-- Start SOURCE TEXT --
It was a little harder than I anticipated, but I finally got rid of my Dish Network subscription. And when I say harder, I don’t mean because I had a hard time cancelling. I had a hard time because it was hard for me to let go of paying that bill each month! I know it sounds crazy but I kept having these thoughts in my head that I would be lost with out having “regular” t.v. each month.

Boy was I wrong! I love my new set up! I originally had the idea from Peter at Bible Money Matters. His set up was a little bit more than I wanted since I don’t have a wii or other gaming console. So here’s how I did it.

Sidenote: I’m not all high tech with the t.v. These are just the steps I took and there may be better options for those a little more “technically” inclined.

Step 1

Assuming you have an HDTV, and depending on whether your tv has a built in antenna (mine did but I couldn’t get it to work) purchase an indoor antenna for your tv. Depending on where you live, this should allow you to at least get local channels in your area for free. I’m able to get 16 channels with this antenna.Take a look at antenna web if you want to check out what channels you get using an indoor antenna. Immediately after installing this antenna (which is easy) you should at least now have access to local channels for free.

Total out of pocket – roughly $27 shipped (I had a $10 amazon gc)

Step 2

If you want access to more channels than just your local channels, take a look at this option. I didn’t really care to have all the new shows but I wanted a few things to pick from if I was laying around on a Sunday afternoon.
-- End SOURCE TEXT --
-- Start AVAILABLE DATA --
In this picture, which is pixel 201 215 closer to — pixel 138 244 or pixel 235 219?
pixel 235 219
-- End AVAILABLE DATA --
- _JOBS_:
1: Answer these from the Dish Network post:
(a) Whose setup gave the writer the original idea?
(b) How many channels does the writer get with the indoor antenna?
(c) What was the writer's rough total out-of-pocket cost for Step 1?
2: List every sentence in the Dish Network post that ends with an exclamation point.
3: Copy the Dish Network post from "It was a little" to "how I did it.".

- _WORKED ANSWERS_:
1:
(a) Peter at Bible Money Matters
(b) 16 channels
(c) Roughly $27 shipped

2:
I had a hard time because it was hard for me to let go of paying that bill each month!
Boy was I wrong!
I love my new set up!

3:
It was a little harder than I anticipated, but I finally got rid of my Dish Network subscription. And when I say harder, I don’t mean because I had a hard time cancelling. I had a hard time because it was hard for me to let go of paying that bill each month! I know it sounds crazy but I kept having these thoughts in my head that I would be lost with out having “regular” t.v. each month.

Boy was I wrong! I love my new set up! I originally had the idea from Peter at Bible Money Matters. His set up was a little bit more than I wanted since I don’t have a wii or other gaming console. So here’s how I did it.